[erlang-questions] Wanted additions to the maps module?

Tue May 10 15:39:57 CEST 2016

Thanks for the comments Björn-Egil. I did consider the concerns that you 
mentioned, but I wanted to take a pragmatic approach. I was more 
interested in practical implications of using a particular data 
structure rather than its idealistic capabilities:

1. All test data used in all tests is generated only _once_. This is to 
eliminate variations where specific structures work better with specific 
inputs.

2. Tests are run in turns the specified amount of times and the output 
is not averaged. This is to verify the reproducibility of the test for 
the same input data.

3. Key and Value are both small integers. This is to minimize the 
copying in ETS and to expose the overhead of calculating a hash in 
hash-based data structures.

4. The data structure is pre-populated with some data before starting to 
measure the time. This is to simulate longer-running processes that most 
of the time aren't empty.

5. Readings of existing and non-existing keys is interleaved with 
storing new keys. This is to reflect practical usage in typical 
applications.

6. Each test is run in isolation, in a new process. This is to measure 
the consumed memory most accurately - including all generated and not 
collected garbage.

> Performance wise Maps usually beats ETS. Apples and Oranges however. 
> ETS has other features so it's not a fair comparison.

Yeah, that's what my test concluded. Initially for small key/values maps 
are slightly faster. The difference would only grow in favour of maps 
for more complex payload because of the copying between ETS and the 
process. But maps consume much more memory than ETS. I believe the 
memory released when reallocating structures in ETS doesn't need to be 
garbage collected since it's implemented in C outside of any process memory?
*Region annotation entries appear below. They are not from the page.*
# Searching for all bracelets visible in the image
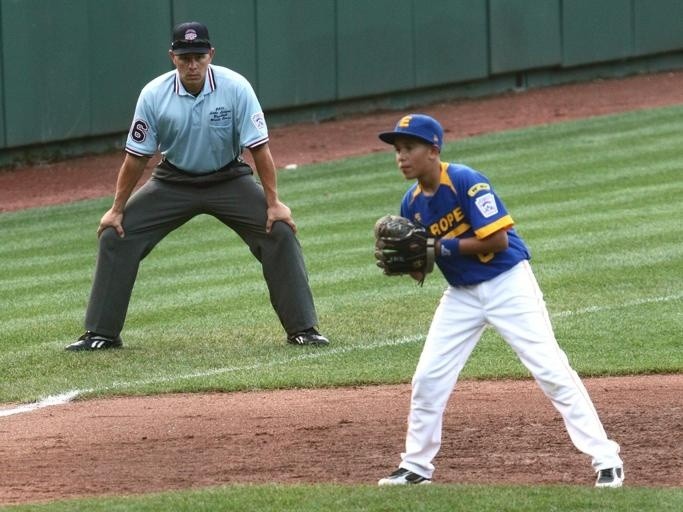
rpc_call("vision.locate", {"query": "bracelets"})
[437,236,461,258]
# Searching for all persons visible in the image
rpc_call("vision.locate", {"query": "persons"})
[374,114,629,494]
[62,21,331,353]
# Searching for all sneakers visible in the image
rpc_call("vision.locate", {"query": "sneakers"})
[377,468,431,486]
[64,330,122,351]
[287,326,329,346]
[594,467,625,488]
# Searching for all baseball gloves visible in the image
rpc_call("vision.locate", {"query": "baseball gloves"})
[374,213,435,288]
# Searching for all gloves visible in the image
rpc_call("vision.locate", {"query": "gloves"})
[374,213,435,287]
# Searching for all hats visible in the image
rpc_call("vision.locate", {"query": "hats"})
[378,114,443,152]
[171,22,211,55]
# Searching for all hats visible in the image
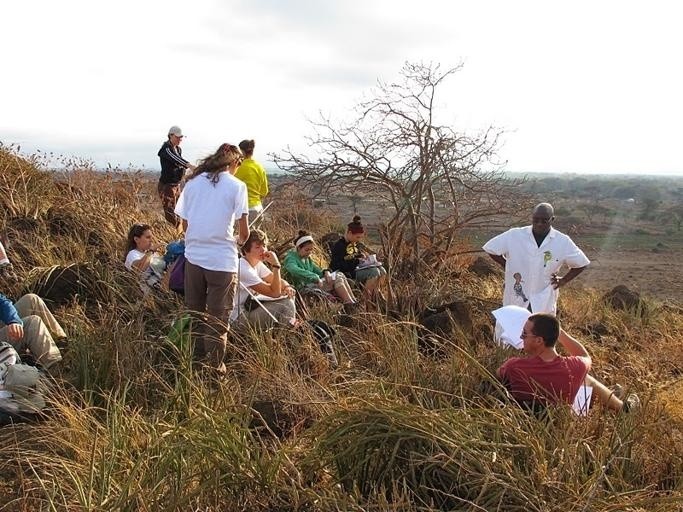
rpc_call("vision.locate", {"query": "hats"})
[167,125,183,138]
[6,363,45,413]
[355,252,383,272]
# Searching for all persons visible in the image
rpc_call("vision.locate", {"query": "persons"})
[480,200,591,321]
[492,312,639,426]
[0,244,17,285]
[232,139,270,231]
[155,126,197,232]
[120,215,388,340]
[171,142,249,387]
[0,290,72,379]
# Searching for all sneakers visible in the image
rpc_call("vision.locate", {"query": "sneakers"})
[606,382,624,401]
[627,392,642,414]
[343,300,363,314]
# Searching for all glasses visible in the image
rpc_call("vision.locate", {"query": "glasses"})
[520,329,536,338]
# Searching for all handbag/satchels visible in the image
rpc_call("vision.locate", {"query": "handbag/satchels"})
[169,254,187,294]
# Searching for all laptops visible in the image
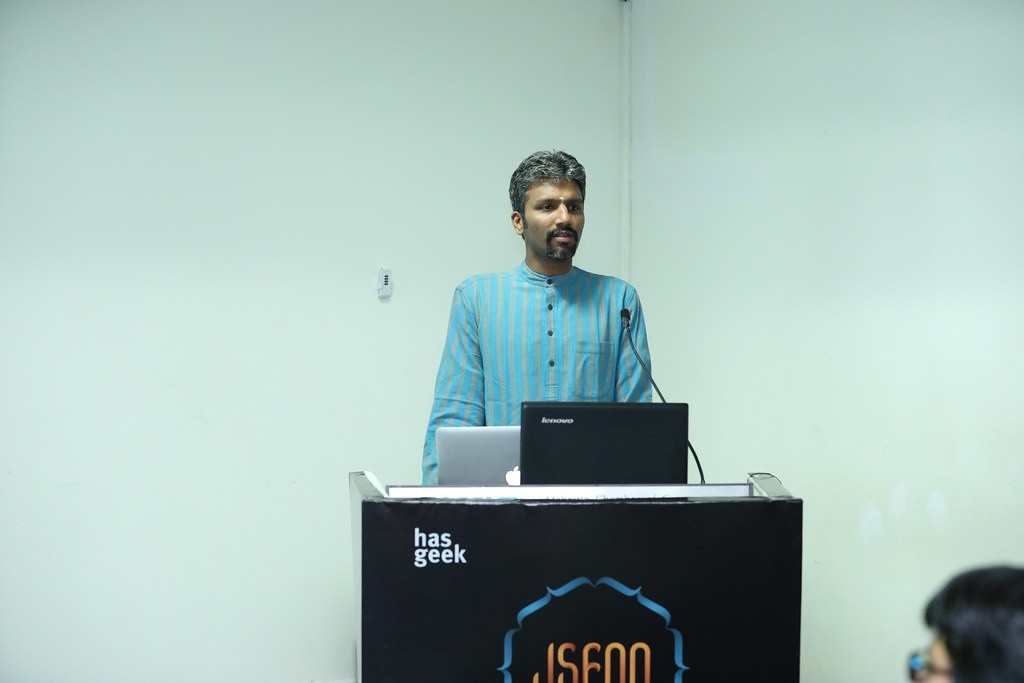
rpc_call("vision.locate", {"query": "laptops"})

>>     https://gist.github.com/amiramix/d43c9a73a6fe6d651d7f
>>
>>     Maps are quite performant but process dictionary is still quicker
>>     and maps are the worst when it comes to consumed memory, taking
>>     twice as much as dict or process dictionary and over 5 times as
>>     much memory as ets.
>>
>> Well, you are comparing apples and oranges. Process dictionary and 
>> ETS are something completely different from gb_trees, dict, maps or 
>> orddict.

What's the point of comparing gb_tress to gb_trees or maps to maps?

>>
>> I think you should look over how you measure memory. It seems very 
>> arbitrary. What are you measuring? The size of the process after it 
>> all? The gc can shrink or grow the heap during execution, trying to 
>> find a suitable size. Also look at the number of gc:s during the 
>> execution, this will indicate how garbage you are generating. 
>> Normally benchmarks ends with an explicit garbage_collect before 
>> looking at the size. This gives a more fair indication of memory 
>> consumption.
>> It all depends on what you want to measure though, so look it over.
>>
>> Another approach would be to use erts_debug:flat_size/1. With the 
>> functional data structures in this test you'll get:
>>
>> - dict: 67568
>> - gb_trees: 78668
>> - map_match: 58543
>> - list: 78665
>> - orddict: 78665
>>
>>

I am not measuring the "size of the process after it all". I am 
measuring how much the size of an Erlang process grows after storing and 
reading 30000 key/value pairs. This is to give me a better understanding 
of how much memory I would potentially need to store (for example) a 
billion of key-value data elements in one million of Erlang processes 
(one thousand of such elements in each Erlang process).

Measuring the flat size maybe useful for developers implementing the 
data structure. But does it tell me how much resources (CPU & memory) 
the VM can consume, and thus how much hardware I would need to buy to 
run such VM reliably?

I appreciate your comments so please let me know if there is anything 
you would like to add.

Coming back to the iterator question, some data structures may be better 
suitable for implementing such iterator than others. If for now the LUA 
table could be implemented either in maps or dict, then maybe if say, 
process dictionary supported iterators efficiently, they could well be 
implemented using PD instead?

/Grzegorz

-------------- next part --------------
An HTML attachment was scrubbed...
URL: <http://erlang.org/pipermail/erlang-questions/attachments/20160510/fad57d26/attachment.htm>